I feel like this week has been something of a failure in the formal academics department. The main reason for this is that the girls had a swimming lesson daily at 10:30. This means that after we all got up, had breakfast, did a few chores and maybe, if everything went extremely well (which happened fewer times than it didn’t), did a little bit of reading aloud before getting suited up and appropriately lathered with sunscreen. Then we headed over to the neighboring city (no more than 5 miles away) for the girls to have one-on-one time with swimming instructors. The swimming lessons went well, with one girl finishing the week swimming like a little fish and the other girl making admirable progress in conquering her fear of getting her face wet. 🙂 However, this was pretty much death for making much progress in our continent study because after returning home from the pool, we had to hurry-up-quick get a bite of lunch or get the DLM to sleep (the order of these two events being heavily dependent on the fussiness factor). It was at least 1:00 by the time all of these things were done, and my number one goal this week was for Lulu to finish RightStart level B. Anything else was above and beyond my expectation for the week, really, although those expectations of mine die really hard.
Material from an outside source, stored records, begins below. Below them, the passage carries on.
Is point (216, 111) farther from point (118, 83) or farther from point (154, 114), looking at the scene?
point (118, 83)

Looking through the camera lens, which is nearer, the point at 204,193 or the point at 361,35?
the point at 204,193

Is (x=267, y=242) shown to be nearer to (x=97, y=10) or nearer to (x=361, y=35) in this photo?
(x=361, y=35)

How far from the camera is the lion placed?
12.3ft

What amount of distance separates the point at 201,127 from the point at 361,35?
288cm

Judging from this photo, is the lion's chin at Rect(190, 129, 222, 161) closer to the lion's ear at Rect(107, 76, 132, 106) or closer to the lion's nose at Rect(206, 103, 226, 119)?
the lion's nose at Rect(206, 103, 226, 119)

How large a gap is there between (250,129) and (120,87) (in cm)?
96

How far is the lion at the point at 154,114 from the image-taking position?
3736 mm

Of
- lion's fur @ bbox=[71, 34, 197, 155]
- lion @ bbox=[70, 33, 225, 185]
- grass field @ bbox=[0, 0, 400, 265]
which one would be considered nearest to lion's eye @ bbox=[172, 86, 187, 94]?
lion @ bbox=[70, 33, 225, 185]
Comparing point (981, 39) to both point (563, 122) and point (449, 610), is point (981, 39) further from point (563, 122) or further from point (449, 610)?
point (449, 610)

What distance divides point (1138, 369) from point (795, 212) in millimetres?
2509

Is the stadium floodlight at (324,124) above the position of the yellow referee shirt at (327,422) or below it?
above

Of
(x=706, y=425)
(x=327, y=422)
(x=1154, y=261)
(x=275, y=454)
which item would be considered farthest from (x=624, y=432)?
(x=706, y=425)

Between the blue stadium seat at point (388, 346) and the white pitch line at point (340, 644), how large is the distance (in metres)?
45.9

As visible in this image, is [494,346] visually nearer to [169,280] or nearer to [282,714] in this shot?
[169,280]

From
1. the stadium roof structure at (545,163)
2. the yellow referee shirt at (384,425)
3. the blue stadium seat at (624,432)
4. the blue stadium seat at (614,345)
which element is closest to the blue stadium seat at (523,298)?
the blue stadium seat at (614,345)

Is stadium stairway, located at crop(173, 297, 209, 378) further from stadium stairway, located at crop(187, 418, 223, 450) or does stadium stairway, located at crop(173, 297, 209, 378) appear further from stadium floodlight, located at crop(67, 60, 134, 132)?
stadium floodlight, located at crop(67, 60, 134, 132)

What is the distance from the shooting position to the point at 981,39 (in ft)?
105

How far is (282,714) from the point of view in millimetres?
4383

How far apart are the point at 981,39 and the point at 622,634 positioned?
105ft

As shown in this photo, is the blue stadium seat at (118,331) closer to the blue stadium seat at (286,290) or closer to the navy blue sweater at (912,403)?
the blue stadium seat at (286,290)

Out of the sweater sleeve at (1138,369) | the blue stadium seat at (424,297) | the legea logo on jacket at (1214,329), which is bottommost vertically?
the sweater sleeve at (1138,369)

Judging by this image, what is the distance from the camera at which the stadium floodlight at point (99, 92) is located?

So basically, this week went something like this:
I think we read Bible stories two or three times this week. We’re trying to get into the habit of reading the actual Bible together as a family after supper each day; I think we did it once this week. 🙂
Math: Lulu finished the last regular lesson in RightStart B, which is a lesson on graphing. Of course, we had already studied graphing using some living math books back a few months ago, so this wasn’t completely new to her. She loved collecting the data by calling up her grandparents, daddy at work, and her aunt and cousins to ask them all how many pockets they had on their clothing. 🙂 However, thinking about the data in two different ways (i.e. how many pockets is each person wearing vs. how many people have one, two, three, etc. pockets) was tricky.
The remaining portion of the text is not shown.